== STORED DATA ==
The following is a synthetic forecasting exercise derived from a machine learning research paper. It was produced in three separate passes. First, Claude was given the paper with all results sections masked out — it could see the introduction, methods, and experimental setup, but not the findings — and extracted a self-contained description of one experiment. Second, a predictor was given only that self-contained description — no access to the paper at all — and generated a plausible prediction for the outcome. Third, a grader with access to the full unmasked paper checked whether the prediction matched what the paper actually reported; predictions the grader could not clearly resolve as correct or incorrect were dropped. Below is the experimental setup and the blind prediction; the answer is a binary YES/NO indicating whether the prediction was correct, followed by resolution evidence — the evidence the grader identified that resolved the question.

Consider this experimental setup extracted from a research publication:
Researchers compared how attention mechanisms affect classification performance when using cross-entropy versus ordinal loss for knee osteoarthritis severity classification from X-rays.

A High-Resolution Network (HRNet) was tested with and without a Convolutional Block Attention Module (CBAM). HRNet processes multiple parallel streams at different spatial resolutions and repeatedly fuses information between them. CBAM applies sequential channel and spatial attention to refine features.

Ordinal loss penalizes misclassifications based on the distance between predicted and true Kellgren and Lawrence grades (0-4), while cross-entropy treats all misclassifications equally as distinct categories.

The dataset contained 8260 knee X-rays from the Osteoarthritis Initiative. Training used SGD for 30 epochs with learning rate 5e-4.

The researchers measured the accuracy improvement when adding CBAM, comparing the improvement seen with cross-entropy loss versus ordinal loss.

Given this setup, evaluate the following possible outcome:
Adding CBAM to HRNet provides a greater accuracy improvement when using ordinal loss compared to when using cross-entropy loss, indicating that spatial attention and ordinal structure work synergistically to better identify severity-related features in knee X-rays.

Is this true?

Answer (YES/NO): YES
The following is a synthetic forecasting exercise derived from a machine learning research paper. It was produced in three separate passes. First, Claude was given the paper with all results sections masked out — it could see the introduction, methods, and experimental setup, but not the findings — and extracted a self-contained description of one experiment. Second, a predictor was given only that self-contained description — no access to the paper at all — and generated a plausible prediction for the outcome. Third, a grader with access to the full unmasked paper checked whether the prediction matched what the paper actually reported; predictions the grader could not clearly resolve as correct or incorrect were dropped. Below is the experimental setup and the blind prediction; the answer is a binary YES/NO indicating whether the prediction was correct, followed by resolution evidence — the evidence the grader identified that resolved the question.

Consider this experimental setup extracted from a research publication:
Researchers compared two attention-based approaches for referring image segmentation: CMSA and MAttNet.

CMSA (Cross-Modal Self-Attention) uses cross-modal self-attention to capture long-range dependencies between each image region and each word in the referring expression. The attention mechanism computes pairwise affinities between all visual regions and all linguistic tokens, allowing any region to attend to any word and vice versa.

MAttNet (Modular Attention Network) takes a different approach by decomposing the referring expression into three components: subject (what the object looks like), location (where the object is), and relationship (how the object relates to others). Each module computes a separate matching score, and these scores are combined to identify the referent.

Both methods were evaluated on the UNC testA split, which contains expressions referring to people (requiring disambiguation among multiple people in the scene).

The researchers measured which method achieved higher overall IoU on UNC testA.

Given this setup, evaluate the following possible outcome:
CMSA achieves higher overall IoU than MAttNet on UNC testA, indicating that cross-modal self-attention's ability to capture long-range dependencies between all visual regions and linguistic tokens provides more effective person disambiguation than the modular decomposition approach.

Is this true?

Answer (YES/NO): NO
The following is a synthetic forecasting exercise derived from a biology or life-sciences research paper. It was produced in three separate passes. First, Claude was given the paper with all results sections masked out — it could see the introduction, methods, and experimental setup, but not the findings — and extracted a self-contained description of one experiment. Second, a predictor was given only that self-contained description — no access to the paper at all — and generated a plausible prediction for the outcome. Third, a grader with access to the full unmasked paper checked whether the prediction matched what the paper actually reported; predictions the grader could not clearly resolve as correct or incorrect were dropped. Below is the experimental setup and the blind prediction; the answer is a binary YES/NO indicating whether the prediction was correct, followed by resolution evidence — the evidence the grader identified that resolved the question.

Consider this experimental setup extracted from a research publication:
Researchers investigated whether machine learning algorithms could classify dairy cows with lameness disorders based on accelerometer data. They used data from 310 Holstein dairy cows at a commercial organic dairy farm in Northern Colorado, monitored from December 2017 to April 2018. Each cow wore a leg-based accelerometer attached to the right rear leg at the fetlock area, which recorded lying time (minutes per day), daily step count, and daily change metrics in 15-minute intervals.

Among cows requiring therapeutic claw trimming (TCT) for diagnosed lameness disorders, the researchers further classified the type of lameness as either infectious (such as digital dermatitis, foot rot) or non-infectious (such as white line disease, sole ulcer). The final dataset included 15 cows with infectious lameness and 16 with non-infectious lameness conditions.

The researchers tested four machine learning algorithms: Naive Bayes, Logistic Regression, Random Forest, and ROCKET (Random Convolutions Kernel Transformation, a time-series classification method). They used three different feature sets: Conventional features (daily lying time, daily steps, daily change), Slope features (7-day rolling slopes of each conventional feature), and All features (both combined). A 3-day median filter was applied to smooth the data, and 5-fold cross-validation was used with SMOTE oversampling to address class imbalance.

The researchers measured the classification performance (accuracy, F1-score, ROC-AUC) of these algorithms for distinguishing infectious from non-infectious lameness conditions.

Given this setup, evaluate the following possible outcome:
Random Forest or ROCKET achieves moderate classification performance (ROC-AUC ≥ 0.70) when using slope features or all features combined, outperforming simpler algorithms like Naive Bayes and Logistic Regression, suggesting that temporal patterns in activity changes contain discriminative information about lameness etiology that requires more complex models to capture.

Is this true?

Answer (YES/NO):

== PROBLEM ==
Everything from the first line of the records above to the line containing "A High-Resolution Network", inclusive, should be repeated exactly; leave out the rest.

== WRITTEN ANSWER ==
The following is a synthetic forecasting exercise derived from a machine learning research paper. It was produced in three separate passes. First, Claude was given the paper with all results sections masked out — it could see the introduction, methods, and experimental setup, but not the findings — and extracted a self-contained description of one experiment. Second, a predictor was given only that self-contained description — no access to the paper at all — and generated a plausible prediction for the outcome. Third, a grader with access to the full unmasked paper checked whether the prediction matched what the paper actually reported; predictions the grader could not clearly resolve as correct or incorrect were dropped. Below is the experimental setup and the blind prediction; the answer is a binary YES/NO indicating whether the prediction was correct, followed by resolution evidence — the evidence the grader identified that resolved the question.

Consider this experimental setup extracted from a research publication:
Researchers compared how attention mechanisms affect classification performance when using cross-entropy versus ordinal loss for knee osteoarthritis severity classification from X-rays.

A High-Resolution Network (HRNet) was tested with and without a Convolutional Block Attention Module (CBAM). HRNet processes multiple parallel streams at different spatial resolutions and repeatedly fuses information between them. CBAM applies sequential channel and spatial attention to refine features.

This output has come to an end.